Holocaust Center in Honor of Wiesenthal to Be Built in Vienna

The $17.1 million research center is expected to be completed by 2010, will receive heavy contributions from Austrian government.

Officials at the University of Vienna announced Monday they plan to build a new Holocaust research center in honor of the late Nazi hunter Simon Wiesenthal.

The $17.1 million center, to be called the Vienna Wiesenthal Institute for Holocaust Studies, is targeted to be completed by 2009 or 2010, project leader Anton Pelinka said during an evening presentation.

"The institute will give a worthy framework to the archives and legacy of Simon Wiesenthal," Pelinka told reporters. He said Wiesenthal, who died last September at age 96, had wanted the records he amassed over decades of sleuthing around the world to be preserved in the Austrian capital.

Officials said the 3,000-square-meter center will house some 8,000 documents, including files from the country's World War II resistance movement. "This will put Austria on the map of international Holocaust research" and efforts to stamp out racism and anti-Semitism, Pelinka said.

Wiesenthal, who survived five Nazi concentration camps and seven other prisons, devoted his life to tracking down suspected Nazi war criminals and became a voice for the 6 million Jews who perished as victims of Hitler's "Final Solution." He died in Vienna on September 20 and was buried in Israel.

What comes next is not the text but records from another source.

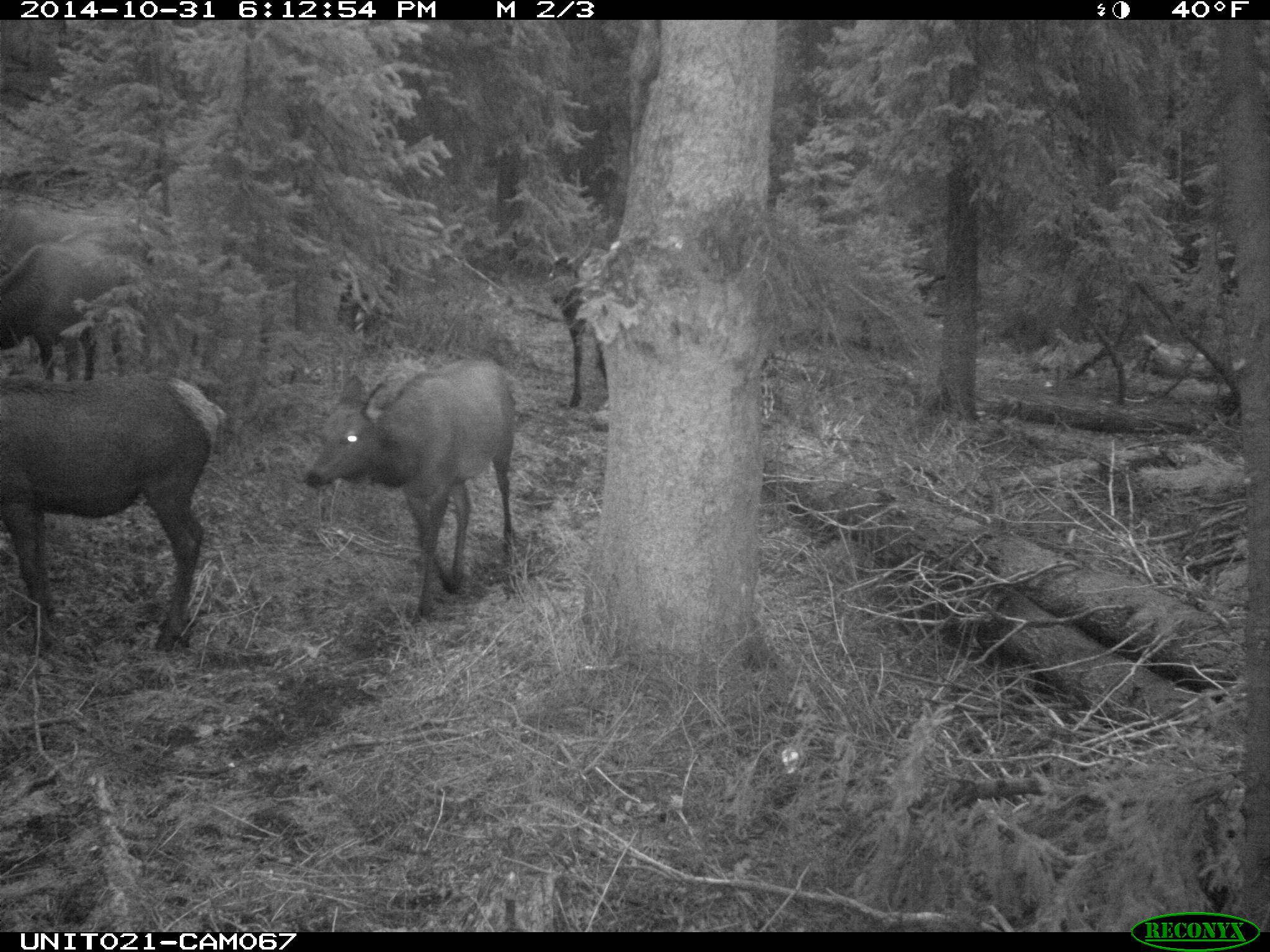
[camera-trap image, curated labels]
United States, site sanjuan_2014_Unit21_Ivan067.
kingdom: Animalia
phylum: Chordata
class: Mammalia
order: Artiodactyla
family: Cervidae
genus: Cervus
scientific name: Cervus elaphus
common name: red deer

Organizers said the city of Vienna and the government of Austria would contribute heavily to the construction of the center, and that a location would be selected as early as February.

Wiesenthal, who lost 89 relatives during the war, weighed just 99 pounds when a U.S. Army armored unit liberated him and other inmates at Mauthausen in May 1945.

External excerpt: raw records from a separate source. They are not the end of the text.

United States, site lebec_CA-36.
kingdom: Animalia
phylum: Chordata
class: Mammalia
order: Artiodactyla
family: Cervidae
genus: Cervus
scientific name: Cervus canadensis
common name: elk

Enlisted by the Americans to research war criminals, the architect pursued the mission long after Allied forces lost interest.

Wiesenthal spent more than 50 years hunting Nazi war criminals, speaking out against neo-Nazism and racism, and remembering the Jewish experience as a lesson for humanity. He estimated he helped bring some 1,100 Nazi war criminals to justice.

The Simon Wiesenthal Center, which was established in his name to preserve the memory of the Holocaust, is based in Los Angeles.